Nicholas Mangan is represented by Sutton Gallery.

Katie West
By Diego Ramirez

Through textiles and social experiences, Katie West forges exquisite spaces of meditation and decolonisation.

Photograph by Sundae Studio, courtesy of Form.

Katie West is a Yindjibarndi woman working significantly, as if her hand was stained with poetry, among textiles, installation and social practice. In the last two years she’s been curated into many of this country’s most prestigious surveys, including The National 4and Ramsay Art Prize in 2023, and Primavera in 2022. Such recognition has afforded great momentum, taking her practice to the United States, where she is part of a travelling exhibition, soon showing at The Block Museum of Art in Chicago.

Katie West at Cossack, 2020. Photograph: Peacock Visuals.

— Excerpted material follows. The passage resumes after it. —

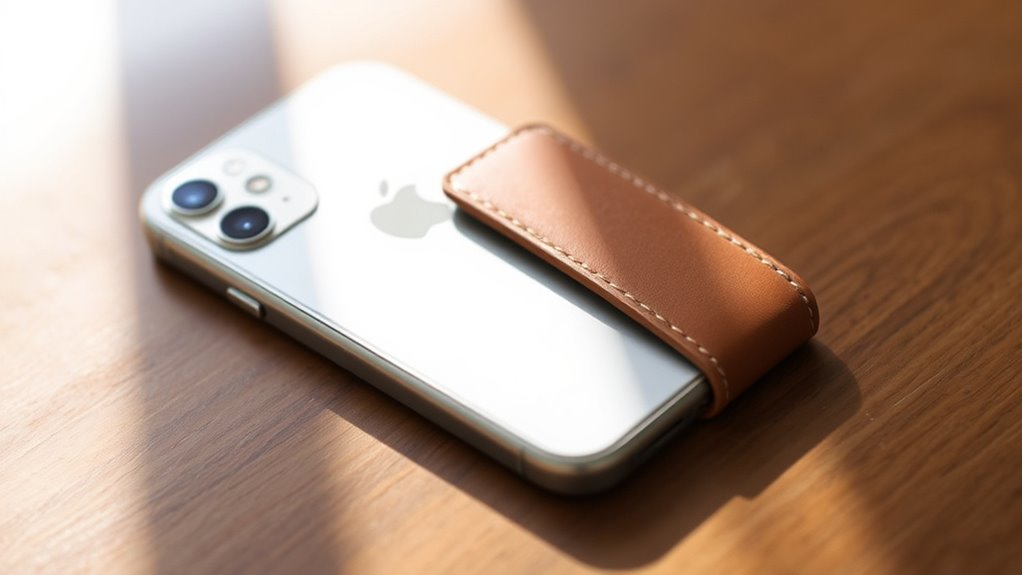 magsafe wallet selection criteria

Indeed, Actions for the Earth: Art, Care & Ecology, curated by Sharmila Wood and produced by Independent Curators International, New York, is an exhibition about restorative interventions. Originally shown at the 2022 TarraWarra Biennale, West is participating with her work Clearing, 2019, an installation creating a social space with textiles for listening, thinking, conversing and reading. Clearing offers tactile cushions on the ground, underneath a large-scale drape hanging from the ceiling, offering a space of reflection. Nearby are books on First Nations knowledge, firmly inviting the viewer to clear their preconceptions and consider their positionality in this environment. For 2024, West is also participating in the Indian Ocean Craft Triennial: IOTA24 within an exhibition centering string crafts in Papua New Guinea and Aboriginal communities.

Katie West is represented by Dominik Mersch.